Constitution nationale de l’Argentine

Article 31

La présente Constitution, les lois de la Nation adoptées en sa conséquence par le Congrès et les traités signés avec les puissances étrangères forment la loi suprême de la Nation; les autorités de chaque province sont tenues de s’y conformer, nonobstant toute disposition contraire contenue dans les lois ou constitutions provinciales sauf, pour la province de Buenos Aires, les traités ratifiés après le Pacte du 11 novembre 1859. 

Article 75, paragraphe 22

(…) Les traités et concordats possèdent un rang supérieur aux lois. Dans leurs conditions d’application, la Déclaration américaine des droits et devoirs de l’homme; la Déclaration universelle des droits de l’homme; la Convention américaine relative aux droits de l’homme; le Pacte international relatif aux droits économiques, sociaux et culturels; le Pacte international relatif aux droits civils et politiques et son protocole facultatif; la Convention pour la prévention et la répression du crime de génocide; la Convention internationale sur l’élimination de toutes les formes de discrimination raciale; la Convention sur l’élimination de toutes les formes de discrimination à l’égard des femmes; la Convention contre la torture et autres peines ou traitements cruels, inhumains ou dégradants et la Convention relative aux droits de l’enfant ont rang constitutionnel, ne dérogent à aucun article de la première partie de la présente Constitution et doivent être considérés complémentaires des droits et garanties reconnus par celle-ci. (…)

*-*-*

CONSIGNES À SUIVRE: Extrayez de l'extrait de la Constitution argentine le passage qui commence à « La présente Constitution, les » et se termine à « 11 novembre 1859. ». Vous n'aurez pas besoin des données.

DONNÉES AFFICHÉES:
*-*-*

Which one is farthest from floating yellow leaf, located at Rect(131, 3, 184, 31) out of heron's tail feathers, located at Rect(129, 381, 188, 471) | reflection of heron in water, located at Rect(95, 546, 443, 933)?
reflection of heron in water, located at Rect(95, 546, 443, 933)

*-*-*

TRAVAIL RÉALISÉ:
La présente Constitution, les lois de la Nation adoptées en sa conséquence par le Congrès et les traités signés avec les puissances étrangères forment la loi suprême de la Nation; les autorités de chaque province sont tenues de s’y conformer, nonobstant toute disposition contraire contenue dans les lois ou constitutions provinciales sauf, pour la province de Buenos Aires, les traités ratifiés après le Pacte du 11 novembre 1859.